差出人が蝶だと分かって、目を見開いて食い入るようにそれを見る。
____ごめんなさい
頭冷やしに外出してきます
立原と一緒に出るんで心配しないでください
たった三行の短い淡々とした文。
メールを送ってくれただけでもありがてえ。
しかし立原付きとはいえ外は外だ、それに首領の見解も聞かせてやった方があいつも安心するだろうし、なんとか話をさせなければ。

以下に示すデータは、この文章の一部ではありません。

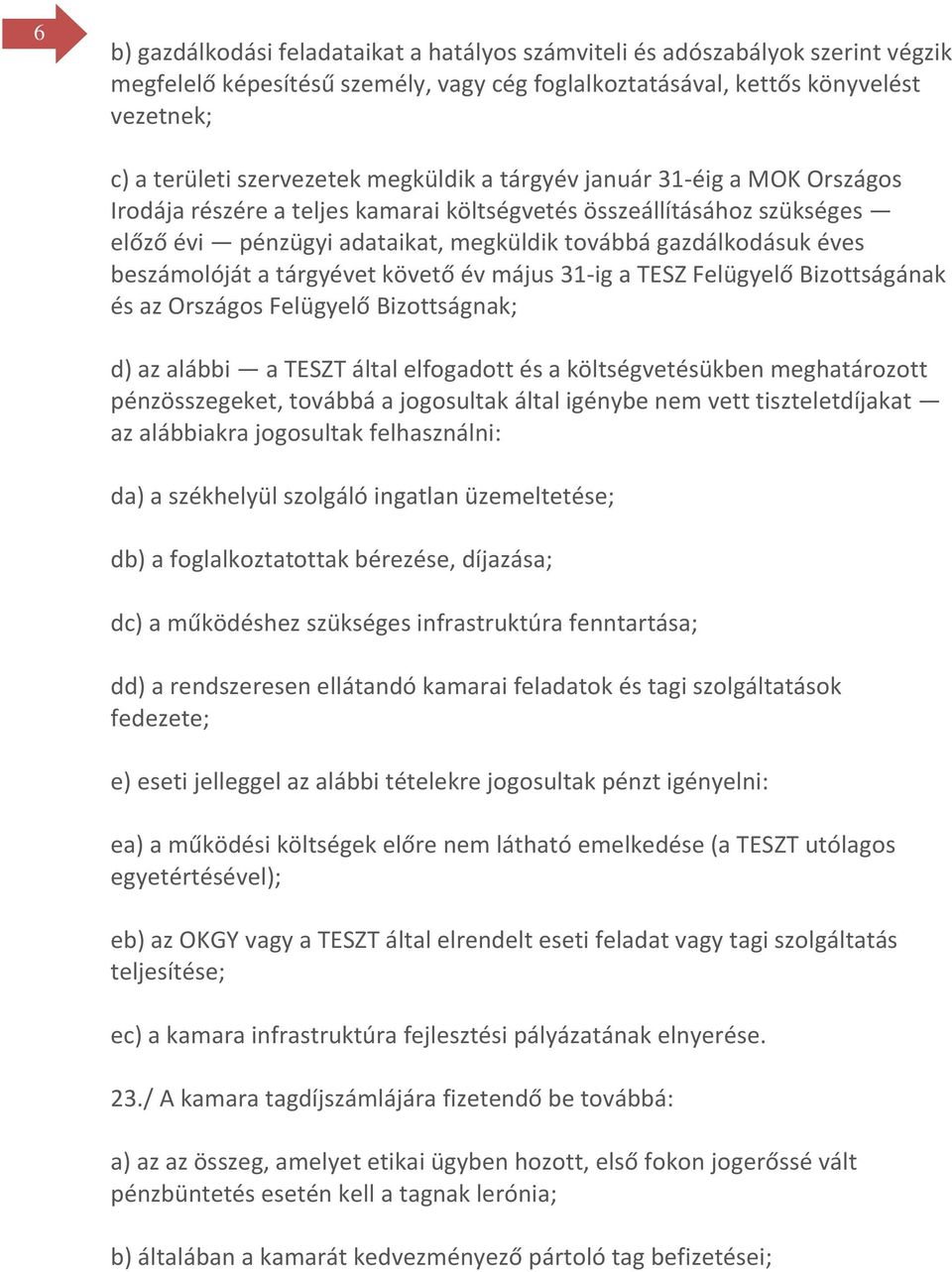beszámolóját a tárgyévet követő év május 31-ig a TESZ Felügyelő Bizottságának és az Országos Felügyelő Bizottságnak; d) az alábbi a TESZT által elfogadott és a költségvetésükben meghatározott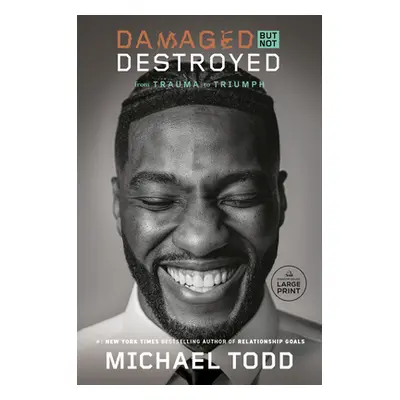 "Damaged but Not Destroyed: From Trauma to Triumph" - "" ("Todd Michael")(Paperback)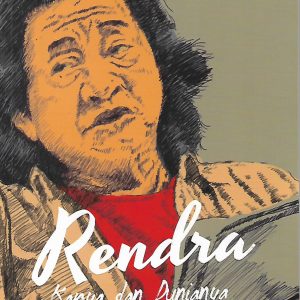 Rendra, Karya dan Dunianya
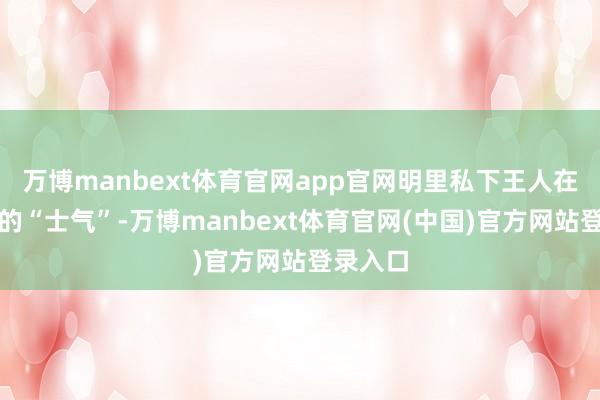 万博manbext体育官网app官网明里私下王人在磕我方的“士气”-万博manbext体育官网(中国)官方网站登录入口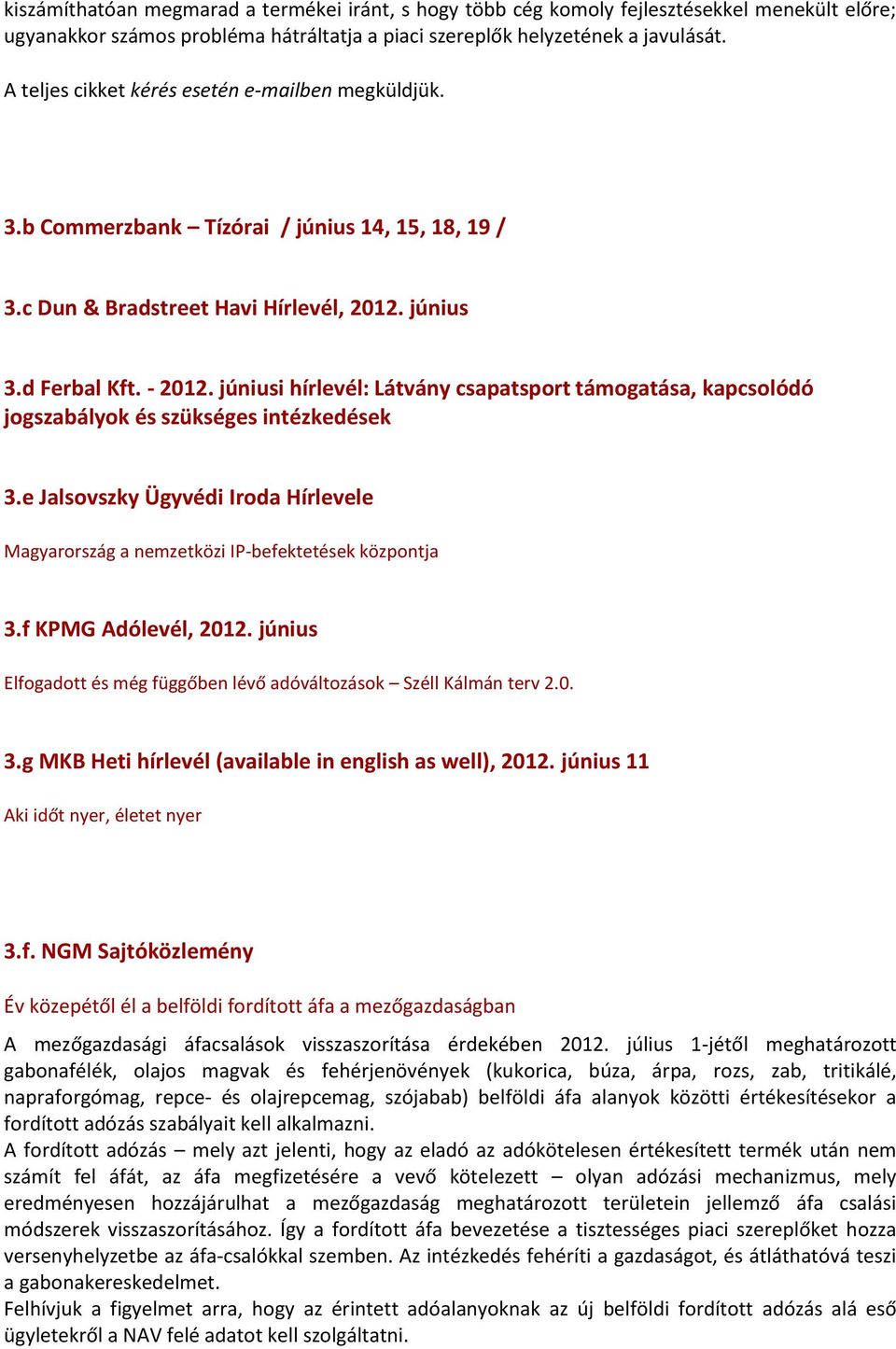 júniusi hírlevél: Látvány csapatsport támogatása, kapcsolódó jogszabályok és szükséges intézkedések 3.e Jalsovszky Ügyvédi Iroda Hírlevele Magyarország a nemzetközi IP-befektetések központja 3.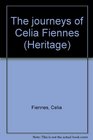 THE JOURNEYS OF CELIA FIENNES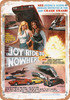 Joyride to Nowhere (1977) - Metal Sign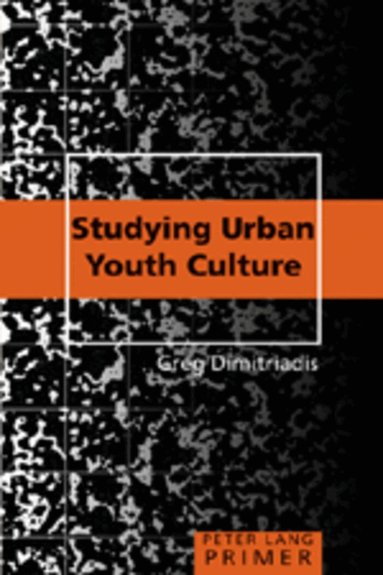 Greg Dimitriadis - Studying Urban Youth Culture Primer, Häftad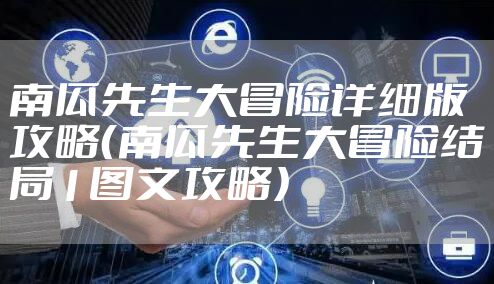 南瓜先生大冒险详细版攻略(南瓜先生大冒险结局1图文攻略)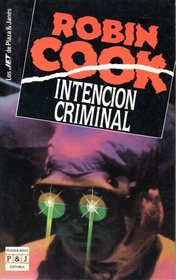 Intencion Criminal (Harmful Intent) (Spanish Edition)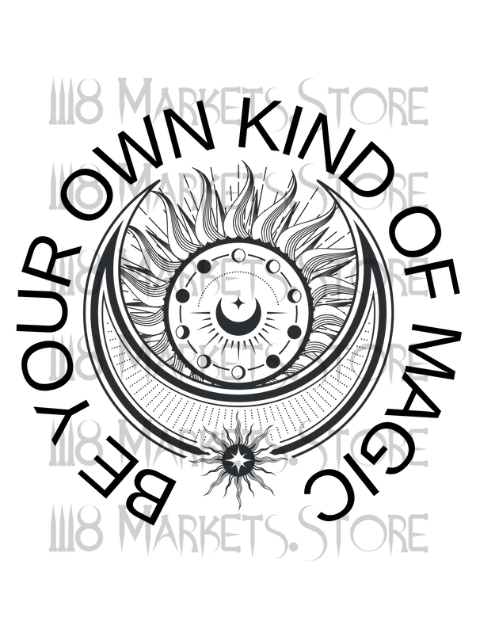 Be Your Own Kind of Magic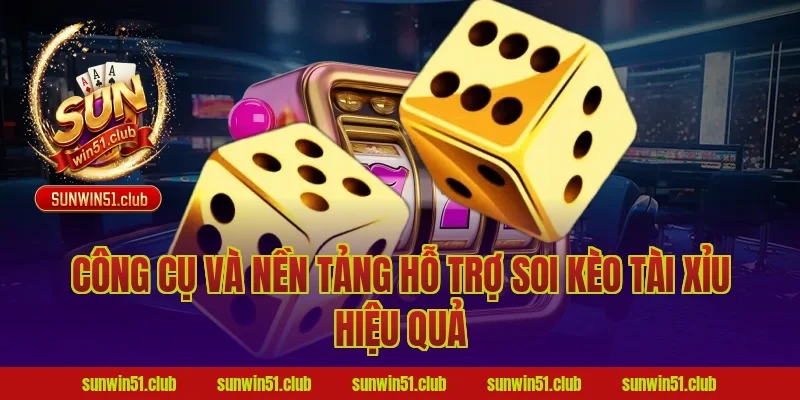 Công Cụ Và Nền Tảng Hỗ Trợ Soi Kèo Tài Xỉu Hiệu Quả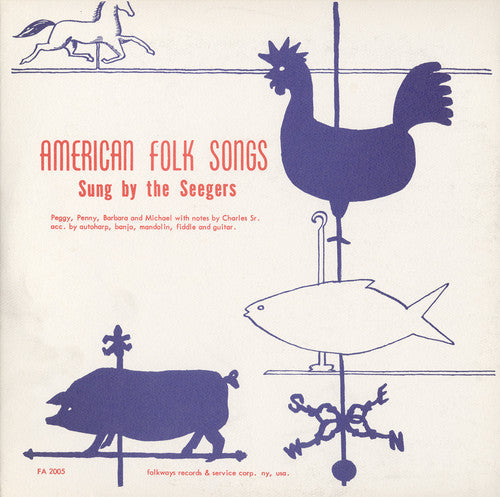 The Seeger Family - American Folk Songs Sung By the Seegers [CD]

しかしどうする、わざわざ連絡を寄越すということは、これだけ伝えたからもう探しに来るなと言っているようなものじゃないか。
蝶か立原に悟らせて、変に隠れられんのが一番大変だ。
「中原君、その様子は、蝶ちゃんからかね?」
「!は、はい。立原と外出するから心配するなと…連絡を寄越すあたり、多分相当頭にキてます、あいつ」
「ふむ、どうしたものか…まあこの場の収拾は私がつけておこう。中原君は早く蝶ちゃんを探しに行ってあげたまえ」
「は、はい……ッ、え、今なんて…」
思わず聞き返した。
首領だって分かっているはずだ、蝶がこうなると頑固になるってことくらい。
しかし幸いと言うべきか偶然と言うべきか、あいつは今能力を使わねえようにしてる。
それだけがせめてもの救いだろうか。
「だから、なんとかして蝶ちゃんの元に早く行ってあげなさい。場所など伝えられなくとも、あの子が行きそうな場所は君なら見当がつくだろう?」
「そ、そりゃ何箇所か思い浮かぶところは…でもこれ、どう考えても暫く放っておけって言ってるようなもんですよ?」
言った途端に、首領と姐さんから揃って溜息を吐かれる。